I've been reading The Roots of Buddhist Psychology by Jack Kornfield, and it's made me realize that what I'm really always writing about is the psychology of gardeners. No matter the topic - the newest plant or rejuvenating soil, at the heart of the story lies our passion for gardening, why we spend our time the way we do.
I can't imagine any group of people more diverse, more feisty and independent than gardeners, yet there's such commonality - our abiding love and fascination with nature, our curiousity, resilience, and capacity, even thirst, for hard work. How we find our deepest satisfaction in coaxing plants from the earth, in nurturing their growth. On some level we gardeners are nothing but sensualists, reveling in the smells, textures, tastes, colors of what we grow; on another we're the most enduring of pragmatists.

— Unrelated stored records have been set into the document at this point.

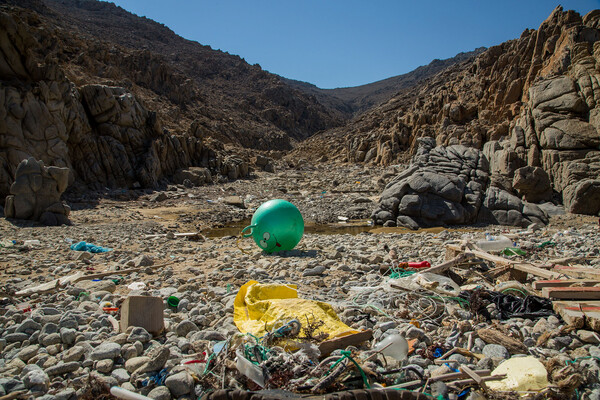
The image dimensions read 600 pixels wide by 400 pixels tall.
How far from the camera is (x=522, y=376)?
2949 millimetres

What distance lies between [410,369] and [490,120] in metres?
34.9

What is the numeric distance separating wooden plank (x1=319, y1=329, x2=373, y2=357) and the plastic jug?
0.19 meters

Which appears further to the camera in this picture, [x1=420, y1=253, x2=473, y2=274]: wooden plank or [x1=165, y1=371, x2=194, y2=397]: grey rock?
[x1=420, y1=253, x2=473, y2=274]: wooden plank

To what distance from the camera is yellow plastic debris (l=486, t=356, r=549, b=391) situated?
2.89m

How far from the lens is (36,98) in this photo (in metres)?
19.2

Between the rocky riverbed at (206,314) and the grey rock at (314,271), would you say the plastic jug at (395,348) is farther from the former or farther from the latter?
the grey rock at (314,271)

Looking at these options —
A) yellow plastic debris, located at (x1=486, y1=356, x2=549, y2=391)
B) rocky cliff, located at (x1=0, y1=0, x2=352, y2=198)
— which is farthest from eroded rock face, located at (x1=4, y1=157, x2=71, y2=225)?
yellow plastic debris, located at (x1=486, y1=356, x2=549, y2=391)

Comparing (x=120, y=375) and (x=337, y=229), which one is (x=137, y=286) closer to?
(x=120, y=375)

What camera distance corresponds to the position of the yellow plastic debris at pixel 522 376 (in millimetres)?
2889

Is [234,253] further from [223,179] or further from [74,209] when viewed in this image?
[223,179]

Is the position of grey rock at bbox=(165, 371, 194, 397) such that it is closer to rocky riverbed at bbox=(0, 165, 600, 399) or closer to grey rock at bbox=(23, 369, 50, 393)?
rocky riverbed at bbox=(0, 165, 600, 399)

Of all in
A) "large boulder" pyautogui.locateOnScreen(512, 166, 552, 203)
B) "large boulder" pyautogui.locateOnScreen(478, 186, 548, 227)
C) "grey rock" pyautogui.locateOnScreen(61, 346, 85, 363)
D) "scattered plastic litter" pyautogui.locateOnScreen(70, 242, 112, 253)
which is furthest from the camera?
"large boulder" pyautogui.locateOnScreen(512, 166, 552, 203)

To balance out the intensity of Kornfield's book, and as antidote to the bleakness of winter, I've been re-reading "French Dirt: The Story of a Garden in the South of France" by Richard Goodman. I was struck by his concise and beautiful explanation of why he gardens; "I am always searching for ways to make myself simpler. Gardening does that better than anything I know. It reduces me to who I am. It casts off the superficial and the artificial. It leaves me with the essential, the economical, the no-frills me." Perhaps that clarity is what we most hope for on a good day in the garden.